Desperate Times, Desperate Measures: Mission: Impossible - Rogue Nation
If nothing else, the Mission: Impossible franchise has distinguished itself from other properties due to its transformations. After all, until this week, with Mission: Impossible Fallout, each of the entries has been helmed by a different director. However, no Mission: Impossible film has separated itself quite like the fifth film in the series, Mission: Impossible - Rogue Nation.
With director Christopher McQuarrie, who cut his teeth on films like The Usual Suspects and Jack Reacher, Mission: Impossible goes down roads it has never traveled before. This does not mean that it doesn’t feel like a Mission: Impossible film. In several ways, it hits the beats that we associate with M:I. It opens with the insane stunts from Tom Cruise that we have come to expect, this time hanging on to the side of a plane as it takes off, for god’s sake. Rogue Nation also features everything we love about the franchise: the theme song, the twisting plot, the self-destructing message. But all of these seem just a bit off kilter, at least enough to keep us guessing, something that most Mission: Impossible movies can’t quite claim.
One thing everyone can agree on is that Tom Cruise, maybe our last true movie star, is the face of the franchise. Even if they tried to foist Jeremy Renner on us in the previous film; that was never really going to happen, right? That being said, in Rogue Nation, Cruise takes, if not a step back, at least a step to the side. He does this to make room for the true star of the film, Rebecca Ferguson. Ferguson, playing double agent Ilsa Faust, not only deftly handles the spy-speak and the action sequences, but also holds her own with uberstar Cruise with seemingly little effort. Although the film never truly pauses to show us the romance between the two, the palpable tension between them is readily apparent at every breakneck turn.

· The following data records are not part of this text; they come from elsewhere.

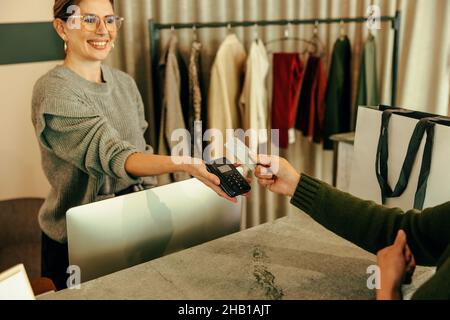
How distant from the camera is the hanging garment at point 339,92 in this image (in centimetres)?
272

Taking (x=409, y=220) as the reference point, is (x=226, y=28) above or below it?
above

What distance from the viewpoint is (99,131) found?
1373 mm

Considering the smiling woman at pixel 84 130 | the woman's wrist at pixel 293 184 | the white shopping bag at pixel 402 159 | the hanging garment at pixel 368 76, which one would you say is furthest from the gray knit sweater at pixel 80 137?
the hanging garment at pixel 368 76

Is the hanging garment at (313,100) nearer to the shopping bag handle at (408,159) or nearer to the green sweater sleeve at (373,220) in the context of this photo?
the shopping bag handle at (408,159)

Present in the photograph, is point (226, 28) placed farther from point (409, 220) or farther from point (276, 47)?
point (409, 220)

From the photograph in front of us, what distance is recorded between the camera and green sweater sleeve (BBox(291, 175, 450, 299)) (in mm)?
1018

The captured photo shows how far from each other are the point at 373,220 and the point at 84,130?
2.75 ft

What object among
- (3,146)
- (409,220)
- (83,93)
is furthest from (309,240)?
(3,146)

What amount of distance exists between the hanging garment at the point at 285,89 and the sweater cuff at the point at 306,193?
5.47ft

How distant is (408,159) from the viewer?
1284mm

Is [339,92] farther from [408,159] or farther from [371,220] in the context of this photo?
[371,220]

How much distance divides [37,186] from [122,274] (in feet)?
7.15

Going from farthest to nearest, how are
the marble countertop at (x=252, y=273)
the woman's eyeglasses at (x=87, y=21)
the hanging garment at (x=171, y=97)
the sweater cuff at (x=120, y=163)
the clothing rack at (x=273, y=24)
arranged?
the hanging garment at (x=171, y=97), the clothing rack at (x=273, y=24), the woman's eyeglasses at (x=87, y=21), the sweater cuff at (x=120, y=163), the marble countertop at (x=252, y=273)

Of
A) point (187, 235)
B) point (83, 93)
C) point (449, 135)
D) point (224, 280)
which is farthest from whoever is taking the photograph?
point (83, 93)
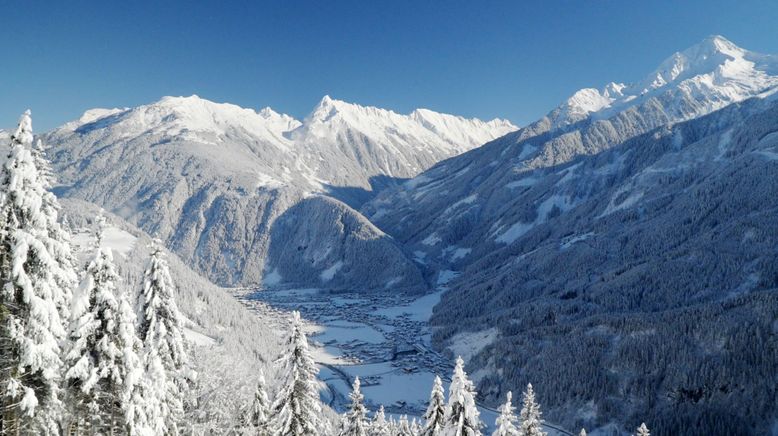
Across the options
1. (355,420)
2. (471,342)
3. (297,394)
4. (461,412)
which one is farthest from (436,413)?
(471,342)

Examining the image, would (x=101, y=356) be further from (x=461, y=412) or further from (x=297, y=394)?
(x=461, y=412)

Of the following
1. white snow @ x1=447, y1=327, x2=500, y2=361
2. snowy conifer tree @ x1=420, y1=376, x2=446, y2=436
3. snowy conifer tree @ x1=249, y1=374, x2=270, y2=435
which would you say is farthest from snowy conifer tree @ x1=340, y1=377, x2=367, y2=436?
white snow @ x1=447, y1=327, x2=500, y2=361

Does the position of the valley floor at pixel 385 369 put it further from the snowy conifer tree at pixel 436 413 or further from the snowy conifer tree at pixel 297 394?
the snowy conifer tree at pixel 297 394

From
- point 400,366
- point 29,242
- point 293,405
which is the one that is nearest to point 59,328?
point 29,242

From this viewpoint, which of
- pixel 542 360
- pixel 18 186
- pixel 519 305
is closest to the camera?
pixel 18 186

As a matter of fact, where most of the M:I films are questionable at best when it comes to its female cast members, Rogue Nation flips the script. Not only is Ilsa not a damsel in distress, she saves our usual hero, Ethan Hunt, at pretty much every turn. Without her, Hunt never makes it out of the underwater sequence, and possibly not past their original meeting. This is a distinct change from the other films. Sure, Hunt has always had help from the IMF team, but never before has he shown such vulnerability. As a matter of fact, the film uses this as a source of levity, with Simon Pegg’s Benji showing the utmost faith in Hunt, no matter the situation. And why wouldn’t he, given what Hunt has achieved in the past? But Hunt is more weathered, and knows exactly what he is up against, and seems aware that this could be his last impossible mission. Tom Cruise’s facial expressions, playing on his advancing age and experience in these life or death situations, shows us that maybe Benji’s faith might be the tiniest bit misplaced. Time and time again, Ilsa steps in and allows Hunt to survive so he can eventually save the day, with the help of her and the IMF team, of course. Gone are the days of Ethan Hunt, superhero. Here are the days of the Ethan Hunt who will survive because of his friends and his hyper intelligence.
Another difference is the philosophical bent of the discussions between Ilsa, Hunt, and our villain, Solomon Lane, played by Sean Harris. Now having a villain who has been a part of these types of missions is nothing new, see the first film in the franchise for the most obvious example. But the analysis of innocence, responsibility, and morality has never been handled with such care and depth. Whereas every other film in the franchise doesn’t take much time to question if the team has value or if Hunt should keep moving forward like the force of nature he is, Rogue Nation forces him to come to terms with these choices. After all, as Ilsa tells us and Ethan, “There will always be another Lane. There will always be people like us to face him.” For perhaps the first time, there is a reason for us to root for Ethan to do the unthinkable, simply walk away.
What Mission: Impossible - Rogue Nation does best is flout the audience’s expectations. Pretty much every beat, aside from the absolutely fantastic action sequences, is not what you think. The detail of the mission is a trap, the theme music goes in fits and starts, the man in the mask is probably not who you think, and a franchise in its fifth film over 20 years can still surprise and entertain us. Although just about every film in the Mission: Impossible franchise has been fun to watch, Rogue Nation may be the first to stretch the characters, and the world, in a way that makes us anxiously await the next chapter.